Ademais, a comprovação de capacidade financeira mediante o critério exclusivo de apuração de tributos recolhidos irá inviabilizar as atividades de empresas que estão iniciando suas atividades, pois mesmo que possuam outras formas de comprovação de capacidade financeira serão obrigadas a utilizar a habilitação limitada, com valor máximo ínfimo de US$ 150 mil/semestre, o que inviabilizará as atividades econômicas das empresas recém constituídas.
Outro ponto que merece destaque e atenção redobrada é relativo à regularidade dos despachantes aduaneiros, eis que referida norma pune com a suspensão da habilitação para atuar no comércio exterior a pessoa jurídica que tenha como responsável perante o SISCOMEX despachante aduaneiro que venha a sofrer a penalidade do cancelamento ou cassação de sua autorização para o exercício das atividades relacionadas ao despacho aduaneiro, sem se falar na advertência prevista no § 6º artigo 11 de que as pessoas jurídicas devem cuidar da regularidade dos despachantes aduaneiros credenciados no SISCOMEX, sob pena de sofrer as sanções cabíveis.
Outro fato curioso é que a nova norma impõe limites de valor somente para as operações de importação, não havendo mais limites para as operações de exportação no Sistema da RF (RADAR), fato este que confirma o entendimento que a nova norma foi concebida como uma forma de barreira não tarifária às importações.
Mas isto não é tudo.

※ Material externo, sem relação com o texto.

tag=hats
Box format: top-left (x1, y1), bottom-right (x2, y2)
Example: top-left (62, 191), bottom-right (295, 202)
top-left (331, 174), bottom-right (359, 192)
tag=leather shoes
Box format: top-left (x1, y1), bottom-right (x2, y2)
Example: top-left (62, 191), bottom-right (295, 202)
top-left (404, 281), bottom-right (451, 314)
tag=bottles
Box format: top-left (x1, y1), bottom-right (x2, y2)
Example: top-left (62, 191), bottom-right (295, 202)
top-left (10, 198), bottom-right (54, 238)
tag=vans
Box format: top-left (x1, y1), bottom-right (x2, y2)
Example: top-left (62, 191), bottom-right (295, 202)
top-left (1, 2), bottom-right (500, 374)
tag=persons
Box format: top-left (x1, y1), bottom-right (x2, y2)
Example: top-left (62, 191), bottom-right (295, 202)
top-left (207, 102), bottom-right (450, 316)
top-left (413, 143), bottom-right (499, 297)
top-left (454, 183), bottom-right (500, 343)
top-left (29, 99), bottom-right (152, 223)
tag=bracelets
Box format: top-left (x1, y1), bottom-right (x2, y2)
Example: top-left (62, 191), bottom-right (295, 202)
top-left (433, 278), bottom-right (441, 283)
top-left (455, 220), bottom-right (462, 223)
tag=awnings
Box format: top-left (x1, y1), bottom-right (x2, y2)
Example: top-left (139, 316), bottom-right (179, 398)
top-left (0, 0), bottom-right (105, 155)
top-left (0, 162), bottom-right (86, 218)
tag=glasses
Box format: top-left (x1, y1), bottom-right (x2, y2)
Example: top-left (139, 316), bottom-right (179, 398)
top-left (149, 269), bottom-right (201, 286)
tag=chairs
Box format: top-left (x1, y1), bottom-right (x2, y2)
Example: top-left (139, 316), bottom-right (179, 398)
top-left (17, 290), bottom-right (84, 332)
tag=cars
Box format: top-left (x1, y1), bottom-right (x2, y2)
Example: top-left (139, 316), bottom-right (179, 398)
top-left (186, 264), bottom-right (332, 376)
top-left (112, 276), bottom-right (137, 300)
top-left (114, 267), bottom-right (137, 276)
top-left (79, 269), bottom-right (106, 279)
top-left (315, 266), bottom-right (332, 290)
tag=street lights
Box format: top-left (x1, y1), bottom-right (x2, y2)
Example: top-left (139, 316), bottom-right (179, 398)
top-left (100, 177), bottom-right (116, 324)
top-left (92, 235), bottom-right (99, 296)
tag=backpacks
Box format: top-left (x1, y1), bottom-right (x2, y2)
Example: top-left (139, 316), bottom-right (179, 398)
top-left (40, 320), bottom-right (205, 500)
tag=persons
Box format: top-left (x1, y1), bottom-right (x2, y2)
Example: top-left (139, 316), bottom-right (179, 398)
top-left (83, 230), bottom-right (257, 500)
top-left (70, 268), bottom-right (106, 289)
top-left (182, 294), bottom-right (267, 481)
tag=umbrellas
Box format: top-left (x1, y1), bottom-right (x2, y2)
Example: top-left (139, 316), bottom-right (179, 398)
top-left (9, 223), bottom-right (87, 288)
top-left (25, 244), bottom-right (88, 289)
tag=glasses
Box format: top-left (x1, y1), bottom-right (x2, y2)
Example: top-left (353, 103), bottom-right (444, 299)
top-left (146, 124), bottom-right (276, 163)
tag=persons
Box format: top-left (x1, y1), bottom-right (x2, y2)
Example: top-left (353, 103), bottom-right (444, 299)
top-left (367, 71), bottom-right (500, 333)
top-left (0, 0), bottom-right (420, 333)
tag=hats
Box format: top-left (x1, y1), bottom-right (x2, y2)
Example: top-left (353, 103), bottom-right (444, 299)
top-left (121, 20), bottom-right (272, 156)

Ao nosso ver, uma das maiores arbitrariedades desta nova norma é a modificação da sistemática da importação por encomenda, a qual anteriormente possibilitava que as empresas recém constituídas utilizassem o limite de habilitação de RADAR das tradings, mediante operação por encomenda (IN/SRF 634/2007), sendo que naquela oportunidade era feita a habilitação de RADAR “encomendante”.
Porém, esta nova Instrução Normativa determina que para as operações por encomenda, os critérios de habilitação deverão ser os mesmos da importação por conta e ordem de terceiros, ou seja, o encomendante deverá comprovar sua capacidade financeira, devendo utilizar o seu limite de RADAR para realizar as importações, equiparando assim as importações por conta e ordem de terceiros com a encomenda, em flagrante ofensa à mens legis que institui a importação por encomenda, bem como ao princípio constitucional da segurança jurídica (art. 5˚, XXXVI, CF), sem se falar do princípio da livre ordem econômica (art. 170, da CF).

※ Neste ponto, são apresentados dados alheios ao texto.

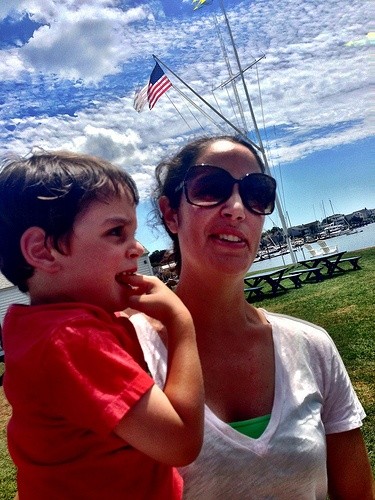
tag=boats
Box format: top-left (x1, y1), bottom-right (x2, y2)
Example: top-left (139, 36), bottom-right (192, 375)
top-left (252, 199), bottom-right (350, 263)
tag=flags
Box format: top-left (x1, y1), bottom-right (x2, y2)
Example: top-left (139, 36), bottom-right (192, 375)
top-left (132, 84), bottom-right (148, 114)
top-left (147, 61), bottom-right (173, 110)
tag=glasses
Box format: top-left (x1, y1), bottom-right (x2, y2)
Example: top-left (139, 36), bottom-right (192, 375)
top-left (174, 164), bottom-right (277, 215)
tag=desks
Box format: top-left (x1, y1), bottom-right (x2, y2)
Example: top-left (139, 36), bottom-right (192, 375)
top-left (244, 267), bottom-right (289, 296)
top-left (297, 251), bottom-right (347, 281)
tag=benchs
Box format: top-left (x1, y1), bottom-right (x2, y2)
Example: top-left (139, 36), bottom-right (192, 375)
top-left (289, 267), bottom-right (325, 283)
top-left (321, 256), bottom-right (362, 274)
top-left (244, 286), bottom-right (264, 301)
top-left (264, 273), bottom-right (302, 292)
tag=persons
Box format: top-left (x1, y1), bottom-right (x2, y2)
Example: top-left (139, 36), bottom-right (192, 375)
top-left (0, 150), bottom-right (206, 500)
top-left (115, 131), bottom-right (375, 500)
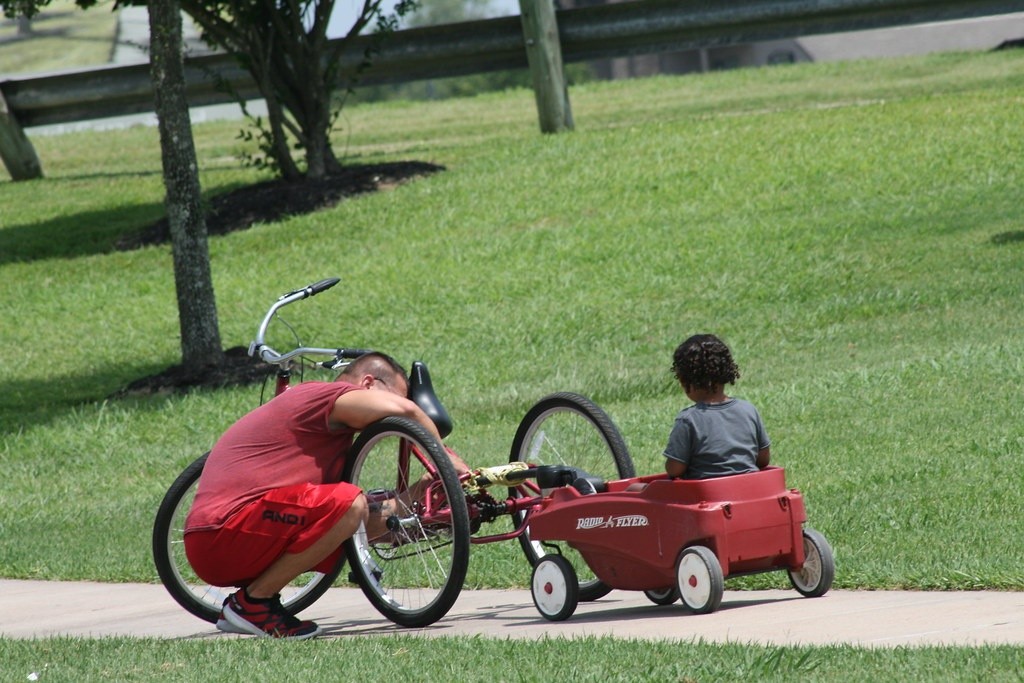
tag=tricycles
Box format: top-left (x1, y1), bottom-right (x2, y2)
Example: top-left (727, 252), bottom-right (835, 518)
top-left (152, 276), bottom-right (639, 628)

Com base nesta ilegalidade, principalmente na segurança jurídica, se tem notícias que algumas entidades de classe estão tentando modificar na COANA a regra relativa às importações por encomenda, sem, contudo, obter qualquer resultado prático até o momento.
Neste contexto, conclui-se pela arbitrariedade e inconstitucionalidade desta nova regra de habilitação para operar no comércio exterior, eis que impõe diversas exigências inatingíveis para empresas que estão iniciando as suas atividades, bem como para as importações por encomenda, em clara ofensa ao princípio da livre iniciativa, liberdade de iniciativa econômica, eis que se tratando o Brasil de um país capitalista e de livre mercado, não se pode prejudicar a iniciativa econômica privada, por meio de expedientes inconstitucionais.

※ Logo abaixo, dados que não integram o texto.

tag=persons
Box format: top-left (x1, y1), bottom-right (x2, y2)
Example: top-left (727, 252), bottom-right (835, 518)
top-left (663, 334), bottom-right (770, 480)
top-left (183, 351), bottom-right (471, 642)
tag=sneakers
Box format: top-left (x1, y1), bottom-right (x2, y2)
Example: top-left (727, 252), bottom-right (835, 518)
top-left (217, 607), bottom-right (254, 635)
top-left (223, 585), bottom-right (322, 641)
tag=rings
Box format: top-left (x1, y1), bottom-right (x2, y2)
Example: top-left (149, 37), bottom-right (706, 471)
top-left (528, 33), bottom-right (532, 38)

Aliás, estas novas exigências para habilitação no comércio exterior, levam a crer que o Brasil está utilizando o RADAR inquestionavelmente como uma espécie de barreira não tarifária, pois está utilizando este instrumento como medida de proteção e restrição às importações, quando deveria ser utilizado como mero instrumento de controle das operações de comércio exterior, configurando flagrante ofensa do Brasil aos tratados internacionais de comércio (GATT e OMC).